Eanes Independent School District (Eanes ISD) handles some parts of northwest Austin, as does Leander Independent School District (Leander ISD). Round Rock ISD serves some parts north of 183 as far as the city of Pflugerville, while Del Valle and Pflugerville ISDs handle the area west of I-35 down to some parts south of 290. Some other school districts that fall within Austin's city limits are Leona, Lake Travis, the city of Lago Vista, the city of Manor, Marble Falls ISD (though some areas lie in Burnet County), and ESD (including Webberville).

There are also over 100 private schools serving almost 20,000 students in the area. Just over a third of these private schools are religiously affiliated.

Note that area schools can change attendance zones at any time, so be sure to check the individual school district websites for information on what schools serve any particular address.

The most iconic university in the area, UT Austin, has over 50,000 students and is particularly renowned for its architecture, business, and engineering programs.

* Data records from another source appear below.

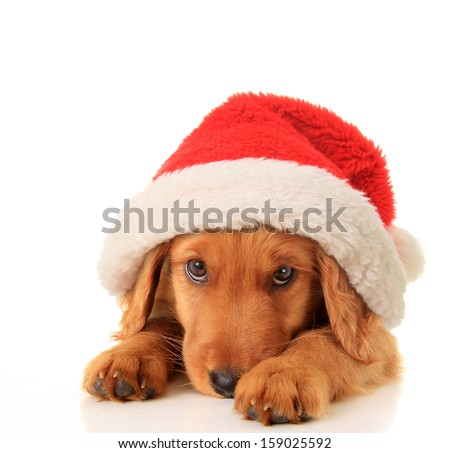 Christmas puppy wearing a Santa hat.  - stock photo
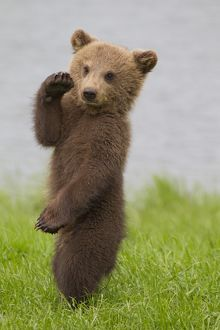 European Brown Bear cub standing upright doing karate
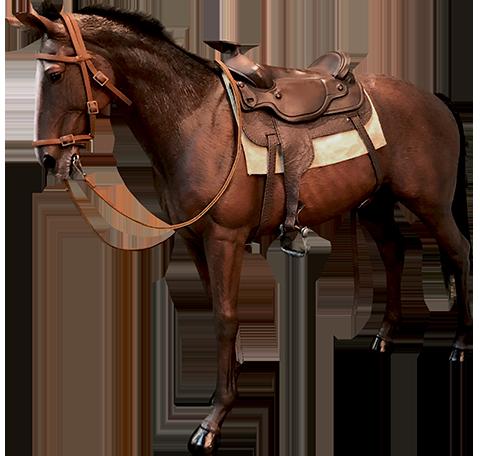 Star Ace Toys Ltd. James Dean Horse Sixth Scale Figure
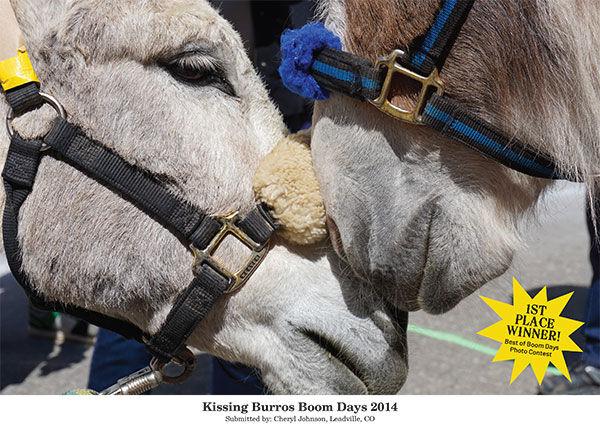 Kissing Burros Boom Days 2014
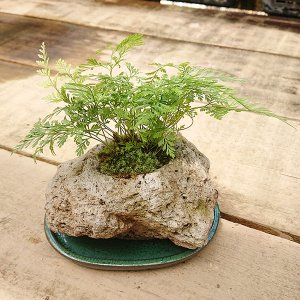 トキワシノブ石付(受け皿付)|y-bonsai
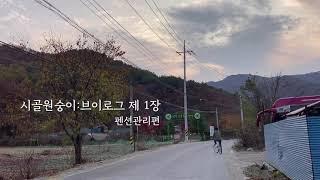 브이로그ㅣ요즘의 나♂️ (펜션관리,시골청년,시골일상,…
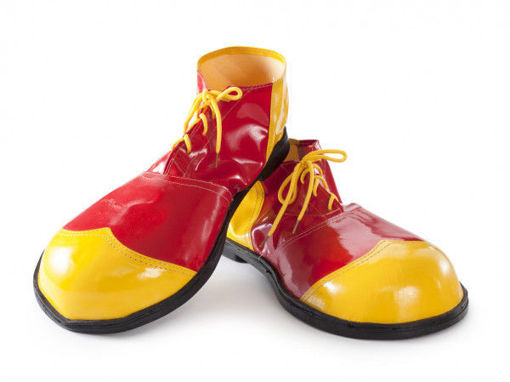 Picture of Clown Funny Shoes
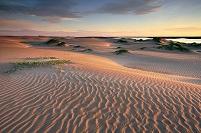 メキシコ 砂漠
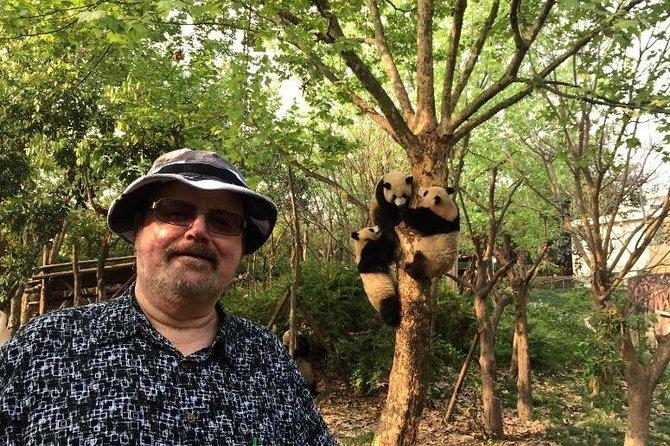 Chengdu Private Day Tour: Giant Panda Base and Qingcheng Mountain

There are also over 10 other public and private universities in the area, such as Concordia University, Huston-Tillotson University, Austin Presbyterian Theological Seminary, St. Edward's University, Southwestern University in the nearby city of Georgetown, and Texas State Univer­sity–San Marcos.

Get Ready to Find Your Home in Austin, Texas

Austin has a lot to offer for people from all walks of life and worldwide. It has a complex and interesting history, and it adds more excitement every day. While this famously eclectic city is fast-paced, it's easy for anyone who wants to take the time to look into all that it has to offer.